De ma relation avec les mots…


« Writing is an exploration. You start from nothing and learn as you go. »
— E. L. Doctorow

Ecrire a toujours été pour moi un exutoire et une thérapie, pourtant au passage à l’âge adulte j’ai perdu ma capacité à écrire et à aligner les mots comme un illustrateur vous sort une merveille en trois coups de crayon. Je m’en suis voulu d’avoir perdu mes mots, j’ai haï cette page blanche qui me faisait si mal et ma tête incapable de retranscrire sur le papier ce que je souhaitais. J’étais devenu incapable d’exprimer mes sentiments.

L’écriture, comme la lecture a toujours revêtu une importance capitale dans ma vie. Lire me permettait d’échapper à un quotidien bien trop difficile à vivre pour une gamine. Des romans de Jack London aux livres de fantaisie en passant par les livres de Nicolas Vanier, je m’imaginais tantôt avoir une vie d’aventurière et partir me perdre dans ce Grand-Nord qui me faisait rêver, tantôt comme un grand guerrier qui allait sauver le monde ou bien encore comme Robin des Bois, le défenseur des pauvres.

Les princesses, elles, ne m’ont jamais fait rêver, elles étaient en fin de compte bien naïves et si faibles…alors que les chevaliers, les Robins des Bois, les Princes Rebelles, eux avaient un réel intérêt à mes yeux, car ils représentaient tout ce que je n’étais pas dans la vie. En réalité, j’étais ce que je haïssais.

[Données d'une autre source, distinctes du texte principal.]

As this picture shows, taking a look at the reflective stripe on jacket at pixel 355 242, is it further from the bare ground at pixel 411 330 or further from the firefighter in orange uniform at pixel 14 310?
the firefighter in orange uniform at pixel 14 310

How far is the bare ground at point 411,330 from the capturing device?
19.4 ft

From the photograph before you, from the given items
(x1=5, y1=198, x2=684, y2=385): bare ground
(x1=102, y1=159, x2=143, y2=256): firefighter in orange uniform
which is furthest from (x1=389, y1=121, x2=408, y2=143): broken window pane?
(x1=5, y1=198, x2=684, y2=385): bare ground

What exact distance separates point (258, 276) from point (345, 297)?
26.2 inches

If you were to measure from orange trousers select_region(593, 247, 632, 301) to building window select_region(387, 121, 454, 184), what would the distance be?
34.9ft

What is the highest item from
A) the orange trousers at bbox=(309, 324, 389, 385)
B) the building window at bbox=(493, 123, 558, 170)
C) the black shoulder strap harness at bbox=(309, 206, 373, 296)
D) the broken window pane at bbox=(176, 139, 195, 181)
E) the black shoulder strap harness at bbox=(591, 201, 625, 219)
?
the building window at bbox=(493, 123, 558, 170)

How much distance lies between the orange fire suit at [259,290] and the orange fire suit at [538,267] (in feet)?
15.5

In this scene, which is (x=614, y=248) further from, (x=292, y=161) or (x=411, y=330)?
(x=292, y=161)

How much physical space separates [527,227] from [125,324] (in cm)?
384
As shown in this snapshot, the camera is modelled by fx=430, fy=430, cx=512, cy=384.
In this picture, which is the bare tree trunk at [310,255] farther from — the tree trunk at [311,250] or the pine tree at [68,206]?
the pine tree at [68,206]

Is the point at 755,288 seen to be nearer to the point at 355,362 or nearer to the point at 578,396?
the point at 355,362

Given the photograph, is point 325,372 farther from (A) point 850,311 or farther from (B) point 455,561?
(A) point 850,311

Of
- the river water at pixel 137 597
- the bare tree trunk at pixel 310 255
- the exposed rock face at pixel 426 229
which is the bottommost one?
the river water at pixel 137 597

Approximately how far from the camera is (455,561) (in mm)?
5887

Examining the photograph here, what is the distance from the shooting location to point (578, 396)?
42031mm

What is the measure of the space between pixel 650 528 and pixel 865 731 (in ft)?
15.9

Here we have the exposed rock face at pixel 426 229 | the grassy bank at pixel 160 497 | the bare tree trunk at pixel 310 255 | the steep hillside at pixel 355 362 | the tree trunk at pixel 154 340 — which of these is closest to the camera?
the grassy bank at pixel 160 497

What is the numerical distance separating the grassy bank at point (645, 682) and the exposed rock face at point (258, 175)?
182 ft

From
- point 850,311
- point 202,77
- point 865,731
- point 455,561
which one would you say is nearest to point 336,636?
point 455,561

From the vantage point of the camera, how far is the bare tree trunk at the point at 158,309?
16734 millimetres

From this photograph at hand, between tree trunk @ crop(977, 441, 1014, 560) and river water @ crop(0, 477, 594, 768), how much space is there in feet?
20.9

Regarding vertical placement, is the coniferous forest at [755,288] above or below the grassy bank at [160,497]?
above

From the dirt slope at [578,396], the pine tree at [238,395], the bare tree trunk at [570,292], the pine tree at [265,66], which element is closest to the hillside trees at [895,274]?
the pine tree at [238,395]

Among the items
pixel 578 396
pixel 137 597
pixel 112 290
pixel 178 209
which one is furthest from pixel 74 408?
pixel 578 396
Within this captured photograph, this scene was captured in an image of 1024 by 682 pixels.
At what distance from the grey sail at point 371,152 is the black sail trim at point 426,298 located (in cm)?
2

Et puis il y a eu l’écriture. Quand, refermé sur toi-même tu te retrouves incapable d’exprimer tes sentiments, ta colère et que tu ne sais comment faire pour ne pas craquer de tout garder en toi tu finis par te tourner vers la seule chose qui au final deviendra ton meilleur confident : le papier. J’ai rempli des blocs entiers de textes, de poèmes tous plus noirs les uns que les autres. Pendant des années j’ai écrit mon mal être, mis des mots sur ce qui n’allait pas, recherché des solutions à travers mes écrits. Et puis j’ai avancé, ma thérapie par l’écriture à petit à petit fait son chemin quand tout un chacun me criait que seul un psy pourrait m’aider. Mais ils ne pouvaient pas comprendre ce que moi-même j’étais incapable d’exprimer. J’avais besoin d’évoluer seule, de sortir de mon passé seul. C’était une revanche avec la fille faible que j’étais.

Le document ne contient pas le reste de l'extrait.